Explaining why cargadores preferred to rely on other cargadores, New Spanish merchants on their peers, and French merchants in France on their compatriots in Cadiz, is not a simple issue. It was not only a question of national, cultural, confessional, or family affinities, but above all because the identity of the actors also determined the legal framework in which each trader operated, which largely depended on the political and legal identity that had been assigned to him or under which he had chosen to operate. What determined the commercial value of a merchant and his agency in the commercial circuits was not, therefore, the strict individual endowment of capital—financial, cultural, or social—that each had inherited or acquired by merit, but also the political status under which he operated: in the commercial circuits of the Hispanic Atlantic, it was not the same to be a French merchant from Cadiz, a merchant registered with the Consulado of Mexico, or a subject of the King of Spain. These identities determined a combination of social and institutional factors that ultimately explain the comparative advantages that each individual could enjoy in one or another of the segments of the circuits observed. Thus, in addition to the financial, cultural, or social capital of each, success or failure in the Hispanic Atlantic circuits also depended on the institutional capital that each could enjoy by virtue of its political and legal identity. Our study does not allow us to rank these different factors but reveals that they were so intertwined that a formal factorial analysis would be almost impossible.

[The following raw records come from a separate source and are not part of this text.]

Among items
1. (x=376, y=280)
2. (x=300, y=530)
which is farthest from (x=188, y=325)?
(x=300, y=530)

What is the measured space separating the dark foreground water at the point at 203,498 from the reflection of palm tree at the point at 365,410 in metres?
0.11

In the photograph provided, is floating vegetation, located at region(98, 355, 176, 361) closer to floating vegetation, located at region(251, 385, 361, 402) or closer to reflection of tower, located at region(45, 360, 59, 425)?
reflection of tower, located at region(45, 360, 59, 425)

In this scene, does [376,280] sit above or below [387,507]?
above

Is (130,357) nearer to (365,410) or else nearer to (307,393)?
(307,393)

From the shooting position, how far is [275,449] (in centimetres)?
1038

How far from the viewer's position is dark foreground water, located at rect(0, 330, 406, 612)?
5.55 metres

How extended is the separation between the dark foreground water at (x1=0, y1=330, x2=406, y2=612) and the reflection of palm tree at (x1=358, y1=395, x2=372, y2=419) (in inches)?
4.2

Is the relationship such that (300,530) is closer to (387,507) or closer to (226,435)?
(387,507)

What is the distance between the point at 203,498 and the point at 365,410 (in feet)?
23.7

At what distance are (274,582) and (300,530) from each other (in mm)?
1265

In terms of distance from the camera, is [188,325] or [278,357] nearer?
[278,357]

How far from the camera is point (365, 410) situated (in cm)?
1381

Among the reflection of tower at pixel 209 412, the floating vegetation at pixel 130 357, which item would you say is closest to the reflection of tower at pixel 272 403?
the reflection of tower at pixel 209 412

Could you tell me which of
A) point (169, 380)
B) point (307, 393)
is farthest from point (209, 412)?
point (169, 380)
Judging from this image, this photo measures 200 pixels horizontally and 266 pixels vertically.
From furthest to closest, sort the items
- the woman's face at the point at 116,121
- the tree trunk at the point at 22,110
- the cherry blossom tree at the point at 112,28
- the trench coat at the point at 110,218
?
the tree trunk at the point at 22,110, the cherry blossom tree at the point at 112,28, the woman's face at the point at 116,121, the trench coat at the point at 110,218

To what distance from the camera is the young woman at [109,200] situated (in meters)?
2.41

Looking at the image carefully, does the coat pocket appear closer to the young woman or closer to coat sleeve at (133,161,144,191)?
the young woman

What now remains is to question the uniqueness of this system. Although we still lack studies allowing formal comparisons, it seems that the trade linking the West Indies with the ports of Northern Europe through the hubs of Bordeaux and Liverpool, or that linking Western Europe with the Levant by Marseilles and Livorno, was structured in exactly the same way as that observed in the Hispanic Atlantic, and that the factors explaining such structuring were of exactly the same nature. Here again, the political identity of the actors appears as a determining factor of the positions they could occupy in the commercial system. A quick survey of the primary literature on the Échelles of Levant, the French colonial Exclusif, or the British Navigation Acts proves it without any difficulty.Footnote 72 Neither, things must be very different in the commercial circuits of today's globalization, but such a demonstration would require a very complex comparative study beyond our possibilities. So, the idea will remain here as a simple intuition.